The Musician, the Sight-reader, the Dancer.

A long time ago, while talking to an Italian colleague, I wondered about some missing theoretical knowledge I noticed in some American musicians I had met: some could not read uncommon clefs, some others were counting to find out the name of the note on ledger lines, others didn’t know the value of a double dotted note. I was not talking about random amateur musicians, but about professionals. On the other hand this colleague wondered about it too, telling me that he knew for sure that American orchestra players are great sight readers. Also in the UK Dame Fanny Waterman founder of the Leeds International Piano ,Competition and renowned piano teacher, seems worried: she worries in particular about the future of the quality of pianists in her country. She blames the popularity of keyboards in the UK for failing to produce performers who can compete internationally. I do not think the issue is so simple. The modern society wants fast results, it is a society which is moving quickly: one could also become a musician playing only keyboards (provided of course that this person would never claim to be a pianist), but must take the time needed to have those results that make his music worth to be listened to.

When I arrived in the States and I started working with some music students, I was surprised: while in schools and academies in Europe I was used to work in small steps, paying attention to details, thinking about the quality of the sound, the movements of fingers, hand and arm, working slowly in a grueling tempo, these guys pretended to play a complete piece every two days (aka sight read!). Finished that piece, they went directly into the next, without having assimilated the previous music in its entirety.

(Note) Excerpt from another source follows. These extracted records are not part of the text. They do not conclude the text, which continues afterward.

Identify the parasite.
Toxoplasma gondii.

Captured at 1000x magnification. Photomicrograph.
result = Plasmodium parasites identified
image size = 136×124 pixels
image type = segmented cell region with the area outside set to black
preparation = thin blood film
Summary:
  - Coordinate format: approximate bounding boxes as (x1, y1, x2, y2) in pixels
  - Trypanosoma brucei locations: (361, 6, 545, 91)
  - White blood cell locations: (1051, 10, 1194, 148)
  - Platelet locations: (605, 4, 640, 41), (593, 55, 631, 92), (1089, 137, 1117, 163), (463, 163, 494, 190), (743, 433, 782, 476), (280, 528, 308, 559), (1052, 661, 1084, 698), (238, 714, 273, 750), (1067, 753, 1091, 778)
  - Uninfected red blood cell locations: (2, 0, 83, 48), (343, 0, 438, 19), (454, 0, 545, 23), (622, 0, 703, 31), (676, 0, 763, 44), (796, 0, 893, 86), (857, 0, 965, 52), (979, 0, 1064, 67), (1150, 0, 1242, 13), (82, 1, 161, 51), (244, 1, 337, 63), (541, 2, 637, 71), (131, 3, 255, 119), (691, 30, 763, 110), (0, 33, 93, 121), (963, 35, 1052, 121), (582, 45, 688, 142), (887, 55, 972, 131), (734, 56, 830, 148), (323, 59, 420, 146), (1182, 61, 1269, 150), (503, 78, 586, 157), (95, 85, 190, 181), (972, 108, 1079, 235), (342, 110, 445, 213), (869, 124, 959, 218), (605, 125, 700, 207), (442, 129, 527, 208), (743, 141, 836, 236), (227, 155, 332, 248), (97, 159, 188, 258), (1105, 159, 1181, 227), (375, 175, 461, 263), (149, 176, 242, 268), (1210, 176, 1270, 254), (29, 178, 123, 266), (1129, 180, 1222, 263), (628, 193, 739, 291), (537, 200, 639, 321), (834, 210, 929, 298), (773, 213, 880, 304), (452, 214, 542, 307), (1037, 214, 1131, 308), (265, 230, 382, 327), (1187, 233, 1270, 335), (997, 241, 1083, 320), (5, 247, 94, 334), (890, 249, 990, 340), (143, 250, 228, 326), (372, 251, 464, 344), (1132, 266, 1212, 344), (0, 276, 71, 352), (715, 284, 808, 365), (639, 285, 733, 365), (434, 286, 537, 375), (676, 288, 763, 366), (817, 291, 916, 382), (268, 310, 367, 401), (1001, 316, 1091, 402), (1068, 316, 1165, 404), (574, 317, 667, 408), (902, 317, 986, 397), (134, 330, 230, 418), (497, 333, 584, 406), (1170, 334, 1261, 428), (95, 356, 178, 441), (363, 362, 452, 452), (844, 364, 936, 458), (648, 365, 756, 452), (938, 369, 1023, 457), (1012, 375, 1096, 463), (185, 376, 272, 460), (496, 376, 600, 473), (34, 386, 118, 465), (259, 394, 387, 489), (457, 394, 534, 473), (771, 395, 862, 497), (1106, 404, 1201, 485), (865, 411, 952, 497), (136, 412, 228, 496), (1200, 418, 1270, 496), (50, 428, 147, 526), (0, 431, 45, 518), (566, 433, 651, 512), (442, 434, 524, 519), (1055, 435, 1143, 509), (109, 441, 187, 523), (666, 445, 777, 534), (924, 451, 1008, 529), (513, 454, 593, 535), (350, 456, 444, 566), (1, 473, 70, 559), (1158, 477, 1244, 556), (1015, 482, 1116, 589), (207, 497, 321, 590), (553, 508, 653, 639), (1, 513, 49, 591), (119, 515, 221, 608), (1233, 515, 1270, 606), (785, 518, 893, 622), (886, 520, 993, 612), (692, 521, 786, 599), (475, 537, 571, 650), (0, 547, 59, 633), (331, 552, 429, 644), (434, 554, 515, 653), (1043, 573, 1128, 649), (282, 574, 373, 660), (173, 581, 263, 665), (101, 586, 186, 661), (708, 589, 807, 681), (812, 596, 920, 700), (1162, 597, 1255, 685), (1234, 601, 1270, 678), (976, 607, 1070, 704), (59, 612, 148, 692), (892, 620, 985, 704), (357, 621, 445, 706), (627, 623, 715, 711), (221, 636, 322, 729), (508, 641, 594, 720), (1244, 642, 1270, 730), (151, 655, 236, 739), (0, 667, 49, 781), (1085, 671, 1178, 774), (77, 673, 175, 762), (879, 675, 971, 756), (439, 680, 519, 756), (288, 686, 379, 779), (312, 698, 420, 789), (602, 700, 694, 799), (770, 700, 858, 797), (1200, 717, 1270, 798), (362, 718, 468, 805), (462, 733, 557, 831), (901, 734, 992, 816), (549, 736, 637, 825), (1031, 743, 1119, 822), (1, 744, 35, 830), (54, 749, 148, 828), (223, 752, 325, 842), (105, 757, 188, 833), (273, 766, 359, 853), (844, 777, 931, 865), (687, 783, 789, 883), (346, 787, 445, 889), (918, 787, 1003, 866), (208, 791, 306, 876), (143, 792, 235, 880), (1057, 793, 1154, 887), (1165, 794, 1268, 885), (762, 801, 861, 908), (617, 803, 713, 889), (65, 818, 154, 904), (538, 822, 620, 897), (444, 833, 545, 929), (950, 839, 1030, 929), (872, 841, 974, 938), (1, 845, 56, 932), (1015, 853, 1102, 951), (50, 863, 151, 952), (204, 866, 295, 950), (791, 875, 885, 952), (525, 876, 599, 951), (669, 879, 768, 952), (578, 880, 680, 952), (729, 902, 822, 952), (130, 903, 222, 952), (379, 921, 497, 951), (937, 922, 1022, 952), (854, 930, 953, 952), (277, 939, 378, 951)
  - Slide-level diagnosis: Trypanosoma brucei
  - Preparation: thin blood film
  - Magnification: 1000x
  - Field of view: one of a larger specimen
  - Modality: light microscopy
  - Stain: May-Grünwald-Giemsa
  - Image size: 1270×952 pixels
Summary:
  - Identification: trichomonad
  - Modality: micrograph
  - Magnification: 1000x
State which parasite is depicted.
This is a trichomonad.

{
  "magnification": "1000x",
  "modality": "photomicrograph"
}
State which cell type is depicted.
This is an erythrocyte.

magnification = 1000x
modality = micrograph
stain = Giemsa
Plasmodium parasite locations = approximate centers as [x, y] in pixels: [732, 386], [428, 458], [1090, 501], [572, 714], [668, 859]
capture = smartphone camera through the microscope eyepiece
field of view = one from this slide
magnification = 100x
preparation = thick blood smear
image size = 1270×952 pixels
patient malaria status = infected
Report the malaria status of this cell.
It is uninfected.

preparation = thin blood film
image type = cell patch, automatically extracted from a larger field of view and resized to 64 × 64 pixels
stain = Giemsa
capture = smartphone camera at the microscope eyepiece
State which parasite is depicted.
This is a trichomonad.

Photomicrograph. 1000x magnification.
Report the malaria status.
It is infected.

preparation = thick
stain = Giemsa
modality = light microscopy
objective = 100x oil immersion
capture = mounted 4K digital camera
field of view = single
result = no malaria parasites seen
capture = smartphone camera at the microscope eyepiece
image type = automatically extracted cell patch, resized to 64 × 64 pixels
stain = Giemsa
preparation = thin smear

I still remember when a music student who had just finished his bachelor was trying to explain to me how to phrase a piece I was sight reading: I am sure the student was unable to imagine that I have worked on a few pieces entire years without ever considering them perfect. Instead this person thought that the meaning of a sentence was a thing one could understand fast, in less than five minutes, and that it could even be understood while sight reading. The same person let me accompany at the piano a piece after another, pieces that the student learned for his classes and that, after a first reading, were put aside to start a next piece.

Of course the problem was not this person in particular, but it is a general problem related to our conception of time, to the hurry to take the next step and to the widespread superficiality and lack of realistic goals also in academies. It is good that nowadays music and music education are available to everyone, that many people can read music, but not all the music we hear has to be considered art and there should be a distinction between pure art and pure entertainment. As in the past, popular culture is for everyone, art is for a few. And it is also good so.

It is not enough to know how to put your hands on a piano to become a pianist, it is not enough to learn how to write notes to become a composer, it is not enough to have a blog to be considered a writer. It is not important the number of pieces that you have in the repertoire, but the quality of what you play, the deep understanding of the music, the absolute knowledge of every detail and the capacity of a performer to communicate a musical message, avoiding to choreograph the piece with excessive movements in order to create distractions.Fig. 22

Some are musicians, others are sight-readers or dancers. Some are worth listening to, others not.